Eine Umarbeitung auf die erste Person, Vergangenheit:

„Ich sah, wie ihr fordernder, gieriger Blick auf mir lag. Dieser Blick forderte mich auf, er verlangte nach mir, und ich wusste in diesem Moment: Ich würde ihr nachgeben. Und schon begann ich nahezu unwillkürlich, meine Schenkel zu spreizen.“

Nun noch in die Gegenwart verlegt, die Worte wurden etwas variiert:

„Ich sehe, wie der lüsterne Blick auf mir liegt, fordern und begierig. Ich weiß, dass ich ihm nachgeben werde, denn er fordert mich auf. Und schon beginne ich, meine Schenkel zu spreizen.“

Überleg mal, welche Zeitform du bevorzugen würdest, und ob du dich trauen würdest, in der Ich-Form zu schreiben.

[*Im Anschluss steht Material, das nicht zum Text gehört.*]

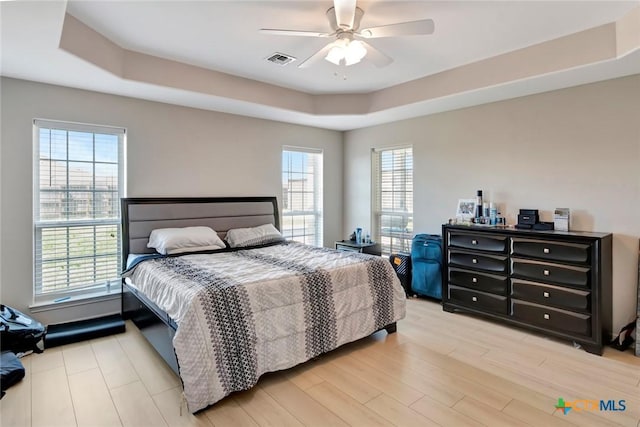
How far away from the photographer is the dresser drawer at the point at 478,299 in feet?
11.5

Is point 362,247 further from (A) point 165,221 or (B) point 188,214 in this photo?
(A) point 165,221

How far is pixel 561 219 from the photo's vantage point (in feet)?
11.0

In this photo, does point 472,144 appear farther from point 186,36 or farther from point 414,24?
point 186,36

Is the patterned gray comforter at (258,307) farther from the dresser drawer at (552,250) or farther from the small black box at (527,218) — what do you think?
the small black box at (527,218)

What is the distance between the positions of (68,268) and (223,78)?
2566 mm

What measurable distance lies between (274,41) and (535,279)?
328 cm

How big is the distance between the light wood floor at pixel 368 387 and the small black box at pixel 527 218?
3.80 ft

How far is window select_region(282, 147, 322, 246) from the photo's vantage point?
520 centimetres

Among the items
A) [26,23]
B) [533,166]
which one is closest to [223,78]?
[26,23]

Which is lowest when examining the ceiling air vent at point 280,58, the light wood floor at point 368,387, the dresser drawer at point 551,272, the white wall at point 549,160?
the light wood floor at point 368,387

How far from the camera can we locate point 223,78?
370cm

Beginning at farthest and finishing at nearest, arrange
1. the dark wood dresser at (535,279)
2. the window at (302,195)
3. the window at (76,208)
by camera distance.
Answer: the window at (302,195) → the window at (76,208) → the dark wood dresser at (535,279)

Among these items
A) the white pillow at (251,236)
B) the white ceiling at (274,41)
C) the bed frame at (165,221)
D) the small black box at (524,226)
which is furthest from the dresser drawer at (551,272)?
the white pillow at (251,236)

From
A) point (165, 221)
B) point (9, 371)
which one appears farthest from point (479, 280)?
point (9, 371)
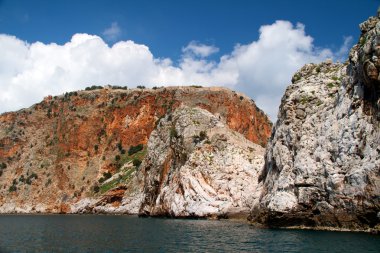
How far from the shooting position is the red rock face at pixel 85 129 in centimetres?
12006

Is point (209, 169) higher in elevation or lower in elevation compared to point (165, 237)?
higher

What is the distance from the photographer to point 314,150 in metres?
44.5

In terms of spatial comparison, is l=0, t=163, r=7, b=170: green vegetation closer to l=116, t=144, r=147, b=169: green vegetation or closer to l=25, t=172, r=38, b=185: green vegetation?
l=25, t=172, r=38, b=185: green vegetation

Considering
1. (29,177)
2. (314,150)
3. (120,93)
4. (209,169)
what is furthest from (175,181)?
(120,93)

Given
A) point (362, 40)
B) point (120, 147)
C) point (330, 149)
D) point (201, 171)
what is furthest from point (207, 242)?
point (120, 147)

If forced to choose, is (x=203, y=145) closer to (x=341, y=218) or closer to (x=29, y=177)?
(x=341, y=218)

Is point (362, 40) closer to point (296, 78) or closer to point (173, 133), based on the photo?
point (296, 78)

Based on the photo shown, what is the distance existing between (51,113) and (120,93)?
74.1ft

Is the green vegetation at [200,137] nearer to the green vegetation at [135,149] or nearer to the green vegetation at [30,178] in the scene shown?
the green vegetation at [135,149]

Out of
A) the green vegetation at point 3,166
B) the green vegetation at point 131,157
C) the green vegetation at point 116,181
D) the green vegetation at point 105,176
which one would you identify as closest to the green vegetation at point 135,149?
the green vegetation at point 131,157

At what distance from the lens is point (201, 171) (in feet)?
236

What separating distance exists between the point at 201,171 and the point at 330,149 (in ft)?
106

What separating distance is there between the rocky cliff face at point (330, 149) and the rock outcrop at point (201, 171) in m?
14.0

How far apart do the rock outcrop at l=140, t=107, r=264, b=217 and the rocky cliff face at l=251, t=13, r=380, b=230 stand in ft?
46.0
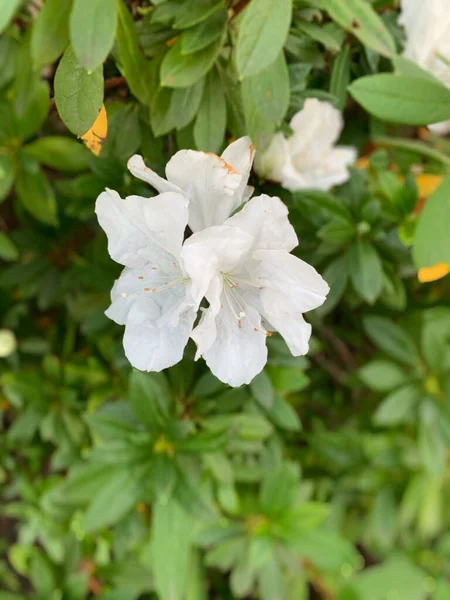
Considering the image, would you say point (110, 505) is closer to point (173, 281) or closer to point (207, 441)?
point (207, 441)

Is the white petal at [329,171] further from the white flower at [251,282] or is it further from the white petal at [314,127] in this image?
the white flower at [251,282]

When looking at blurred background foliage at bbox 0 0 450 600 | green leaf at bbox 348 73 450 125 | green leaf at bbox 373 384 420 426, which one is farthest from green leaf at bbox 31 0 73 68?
green leaf at bbox 373 384 420 426

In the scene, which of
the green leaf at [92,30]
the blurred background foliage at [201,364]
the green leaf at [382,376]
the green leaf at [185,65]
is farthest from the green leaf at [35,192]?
the green leaf at [382,376]

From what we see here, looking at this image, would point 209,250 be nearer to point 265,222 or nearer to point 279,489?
point 265,222

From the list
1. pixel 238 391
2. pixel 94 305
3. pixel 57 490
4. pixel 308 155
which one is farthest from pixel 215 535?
pixel 308 155

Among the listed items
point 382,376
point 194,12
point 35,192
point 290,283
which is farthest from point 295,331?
point 382,376
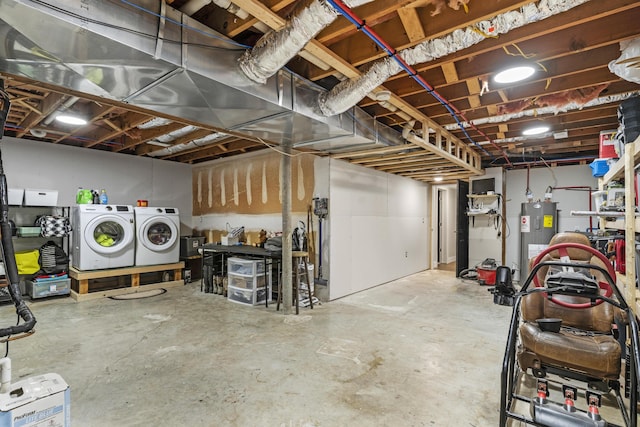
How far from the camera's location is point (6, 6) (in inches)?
52.3

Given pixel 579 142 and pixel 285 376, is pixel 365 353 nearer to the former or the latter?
pixel 285 376

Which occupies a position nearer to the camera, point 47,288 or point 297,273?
point 297,273

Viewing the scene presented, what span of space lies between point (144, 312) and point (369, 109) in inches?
154

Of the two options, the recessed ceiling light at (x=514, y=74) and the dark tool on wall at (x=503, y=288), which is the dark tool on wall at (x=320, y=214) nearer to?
the dark tool on wall at (x=503, y=288)

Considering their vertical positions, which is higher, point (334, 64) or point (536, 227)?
point (334, 64)

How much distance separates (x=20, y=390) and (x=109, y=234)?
454 centimetres

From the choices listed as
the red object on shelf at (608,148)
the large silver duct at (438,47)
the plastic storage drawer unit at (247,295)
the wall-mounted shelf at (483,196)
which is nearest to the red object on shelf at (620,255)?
the red object on shelf at (608,148)

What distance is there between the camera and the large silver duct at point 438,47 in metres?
1.70

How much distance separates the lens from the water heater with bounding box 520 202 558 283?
18.6 ft

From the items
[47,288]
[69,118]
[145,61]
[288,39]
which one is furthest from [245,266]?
[288,39]

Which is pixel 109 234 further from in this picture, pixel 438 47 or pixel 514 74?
pixel 514 74

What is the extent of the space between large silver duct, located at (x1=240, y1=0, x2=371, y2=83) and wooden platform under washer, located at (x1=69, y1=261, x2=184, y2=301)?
15.2ft

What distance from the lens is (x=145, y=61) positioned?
5.76 ft

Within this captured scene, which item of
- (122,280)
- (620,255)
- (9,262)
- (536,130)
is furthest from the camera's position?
(122,280)
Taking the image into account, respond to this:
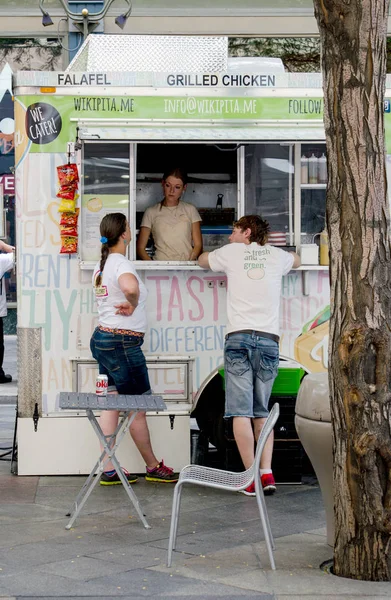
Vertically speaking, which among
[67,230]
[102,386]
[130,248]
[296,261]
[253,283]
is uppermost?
[67,230]

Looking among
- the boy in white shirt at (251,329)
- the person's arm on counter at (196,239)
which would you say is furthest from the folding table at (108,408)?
the person's arm on counter at (196,239)

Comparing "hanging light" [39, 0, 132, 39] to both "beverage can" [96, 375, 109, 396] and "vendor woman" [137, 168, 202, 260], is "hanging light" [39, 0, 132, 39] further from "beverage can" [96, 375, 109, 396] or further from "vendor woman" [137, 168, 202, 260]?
"beverage can" [96, 375, 109, 396]

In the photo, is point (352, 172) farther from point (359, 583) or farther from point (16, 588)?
point (16, 588)

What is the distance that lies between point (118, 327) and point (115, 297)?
222mm

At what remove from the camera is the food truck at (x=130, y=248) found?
25.7ft

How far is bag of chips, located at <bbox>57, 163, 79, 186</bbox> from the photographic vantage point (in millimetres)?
7816

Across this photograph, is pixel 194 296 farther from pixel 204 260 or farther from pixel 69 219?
pixel 69 219

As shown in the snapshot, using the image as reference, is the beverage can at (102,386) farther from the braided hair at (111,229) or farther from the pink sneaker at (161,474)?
the pink sneaker at (161,474)

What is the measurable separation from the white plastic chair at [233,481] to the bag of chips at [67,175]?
286cm

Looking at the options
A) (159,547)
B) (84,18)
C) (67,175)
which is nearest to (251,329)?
(67,175)

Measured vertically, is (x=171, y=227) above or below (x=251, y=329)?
above

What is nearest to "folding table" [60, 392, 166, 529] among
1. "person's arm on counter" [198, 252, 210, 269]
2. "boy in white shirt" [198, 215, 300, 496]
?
"boy in white shirt" [198, 215, 300, 496]

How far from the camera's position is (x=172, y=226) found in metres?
8.15

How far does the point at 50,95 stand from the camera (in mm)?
7793
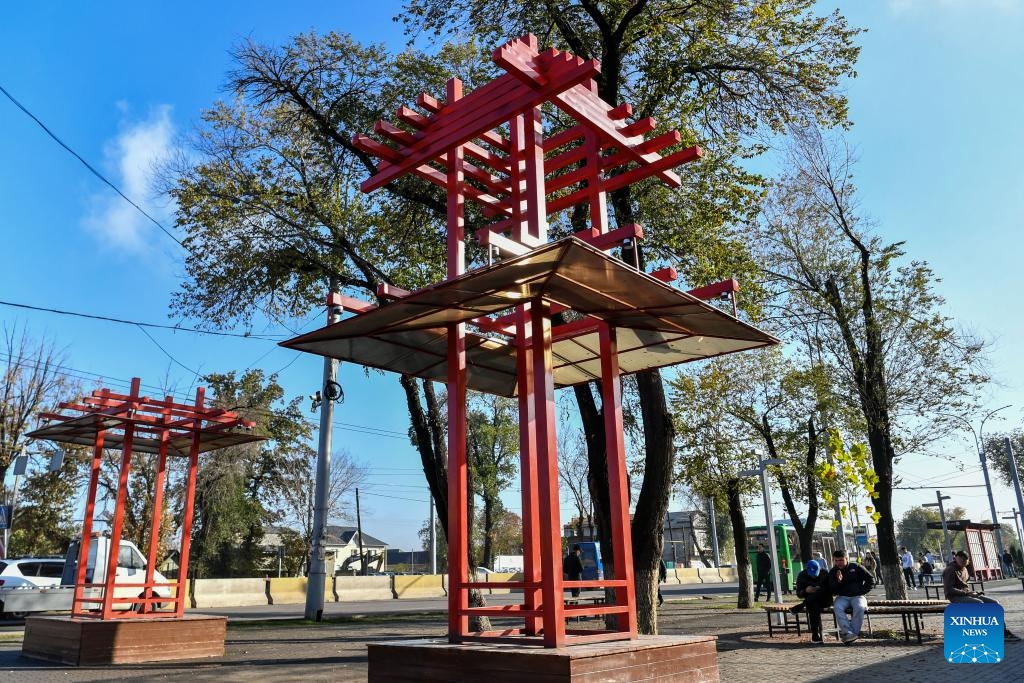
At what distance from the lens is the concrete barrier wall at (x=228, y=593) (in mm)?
28361

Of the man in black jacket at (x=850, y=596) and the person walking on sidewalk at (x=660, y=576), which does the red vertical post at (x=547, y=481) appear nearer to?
the person walking on sidewalk at (x=660, y=576)

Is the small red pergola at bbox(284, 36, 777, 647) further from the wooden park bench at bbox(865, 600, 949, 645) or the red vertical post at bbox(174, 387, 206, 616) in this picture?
the wooden park bench at bbox(865, 600, 949, 645)

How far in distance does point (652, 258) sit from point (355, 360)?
814 cm

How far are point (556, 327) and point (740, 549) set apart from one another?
18.5 m

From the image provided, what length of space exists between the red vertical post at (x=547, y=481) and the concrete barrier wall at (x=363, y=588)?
31.4 metres

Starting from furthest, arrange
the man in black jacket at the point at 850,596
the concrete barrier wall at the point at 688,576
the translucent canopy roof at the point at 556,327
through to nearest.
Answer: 1. the concrete barrier wall at the point at 688,576
2. the man in black jacket at the point at 850,596
3. the translucent canopy roof at the point at 556,327

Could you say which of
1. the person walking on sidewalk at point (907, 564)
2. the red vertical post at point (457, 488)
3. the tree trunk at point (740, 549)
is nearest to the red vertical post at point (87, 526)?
the red vertical post at point (457, 488)

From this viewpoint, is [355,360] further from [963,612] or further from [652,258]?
[963,612]

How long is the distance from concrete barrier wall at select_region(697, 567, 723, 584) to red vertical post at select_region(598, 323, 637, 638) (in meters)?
47.3

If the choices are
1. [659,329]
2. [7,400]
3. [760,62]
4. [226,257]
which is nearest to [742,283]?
[760,62]

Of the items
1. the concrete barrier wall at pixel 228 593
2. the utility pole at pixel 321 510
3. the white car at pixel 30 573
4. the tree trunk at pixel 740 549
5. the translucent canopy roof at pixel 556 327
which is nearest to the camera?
the translucent canopy roof at pixel 556 327

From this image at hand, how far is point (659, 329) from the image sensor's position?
7168mm

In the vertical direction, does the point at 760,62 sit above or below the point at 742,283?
above

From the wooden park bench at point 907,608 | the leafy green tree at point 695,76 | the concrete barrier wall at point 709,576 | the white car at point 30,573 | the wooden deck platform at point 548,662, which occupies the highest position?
the leafy green tree at point 695,76
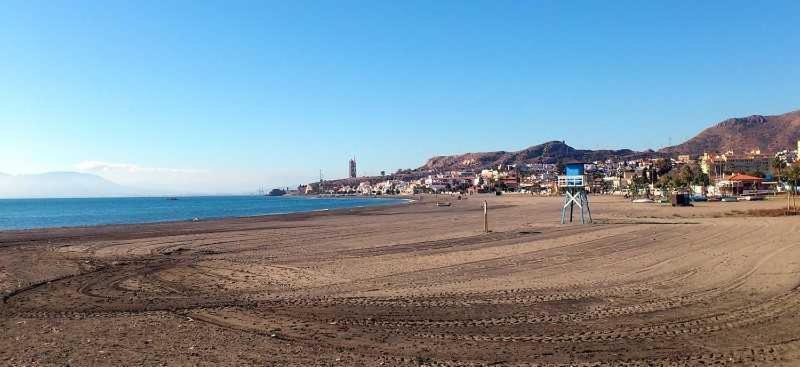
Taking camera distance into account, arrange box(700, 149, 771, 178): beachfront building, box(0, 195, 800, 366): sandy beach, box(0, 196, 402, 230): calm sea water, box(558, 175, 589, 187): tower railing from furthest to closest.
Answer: box(700, 149, 771, 178): beachfront building
box(0, 196, 402, 230): calm sea water
box(558, 175, 589, 187): tower railing
box(0, 195, 800, 366): sandy beach

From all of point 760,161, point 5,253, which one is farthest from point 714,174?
point 5,253

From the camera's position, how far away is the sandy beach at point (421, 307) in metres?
6.62

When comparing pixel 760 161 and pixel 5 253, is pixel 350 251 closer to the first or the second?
pixel 5 253

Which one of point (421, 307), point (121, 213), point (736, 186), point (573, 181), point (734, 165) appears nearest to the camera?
point (421, 307)

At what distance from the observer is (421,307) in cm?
934

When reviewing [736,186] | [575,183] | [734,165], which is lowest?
[736,186]

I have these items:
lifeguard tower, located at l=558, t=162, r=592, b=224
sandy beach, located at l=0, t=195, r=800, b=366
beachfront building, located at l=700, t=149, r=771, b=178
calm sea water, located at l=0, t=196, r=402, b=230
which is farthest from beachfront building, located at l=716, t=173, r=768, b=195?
sandy beach, located at l=0, t=195, r=800, b=366

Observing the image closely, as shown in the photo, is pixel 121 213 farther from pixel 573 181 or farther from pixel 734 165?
pixel 734 165

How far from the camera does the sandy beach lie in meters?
6.62

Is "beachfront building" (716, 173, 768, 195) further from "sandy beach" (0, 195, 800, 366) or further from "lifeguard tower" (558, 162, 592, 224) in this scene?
"sandy beach" (0, 195, 800, 366)

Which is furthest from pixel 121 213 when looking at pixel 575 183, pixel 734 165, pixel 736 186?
pixel 734 165

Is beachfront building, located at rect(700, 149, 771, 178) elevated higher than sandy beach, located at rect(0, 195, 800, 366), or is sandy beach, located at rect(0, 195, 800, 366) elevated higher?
beachfront building, located at rect(700, 149, 771, 178)

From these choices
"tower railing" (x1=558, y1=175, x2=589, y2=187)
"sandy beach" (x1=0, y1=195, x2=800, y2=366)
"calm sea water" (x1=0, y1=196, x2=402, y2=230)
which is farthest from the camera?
"calm sea water" (x1=0, y1=196, x2=402, y2=230)

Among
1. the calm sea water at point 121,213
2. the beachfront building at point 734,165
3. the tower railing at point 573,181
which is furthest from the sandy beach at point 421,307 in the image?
the beachfront building at point 734,165
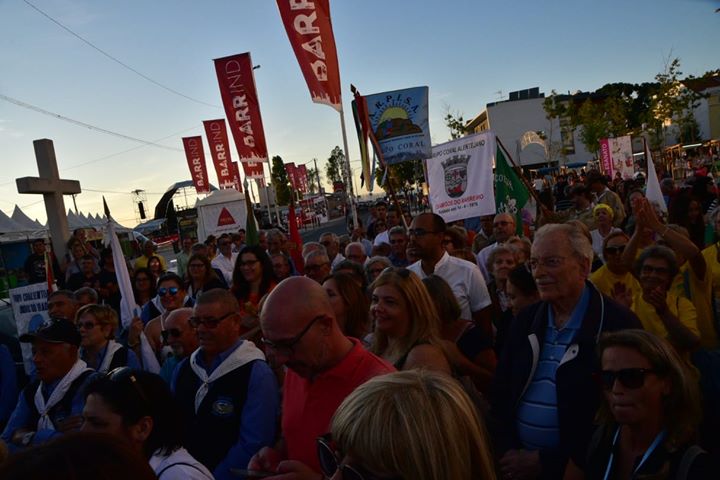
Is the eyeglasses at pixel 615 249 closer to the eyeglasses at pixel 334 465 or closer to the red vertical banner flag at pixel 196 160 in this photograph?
the eyeglasses at pixel 334 465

Nachdem dies gesagt ist – noch etwas über die Form. Nämlich: „Vergiss alles, was du in der Schule darüber gelernt hast.“

Lebendiger oder einfacher?

Wir können es kurz machen: In der dritten Person zu schreiben, ist einfacher, in der ersten Person zu schreiben ist lebendiger. Überhaupt sollten wir unabhängig davon die Person vor die Sache stellen. Also:

Wie fühlt sich die Person, während und bevor sie vögelt und wie, nachdem sie jemand gevögelt hat?

Und nicht:

Was macht die Person, bevor sie vögelt, während sie vögelt und nachdem sie gevögelt hat.

Folgt Hemingway ...

Zum Schreiben in der „ersten Person“ wird oft Hemingway zitiert:

Wenn Du anfängst, Geschichten in der ersten Person zu schreiben, und wenn die Geschichten so wirklich erscheinen, dass die Leute sie glauben, kommen die Leser fast immer auf den Gedanken, du hättest diese Geschichten wirklich selbst erlebt.

Das ist aber nur ein Teil der Wahrheit. Der andere Teil ist: Die Leser glauben, auch sie könnten die Person sein, die gerade etwas empfindet und durchlebt.

Frauen: Mehr ICH, mehr AKTIVITÄT

Wir hätten noch einen kleinen Hinweis für schreibende Frauen. Versucht bitte, von der passiven Rolle (mit mir geschieht etwas, ich werde verführt) in die aktive Rolle zu wechseln (ich bewirke etwas, verführe jemanden).

Wir sind gespannt auf das, was ihr dazu sagen werdet – und natürlich, was ihr schreiben werdet.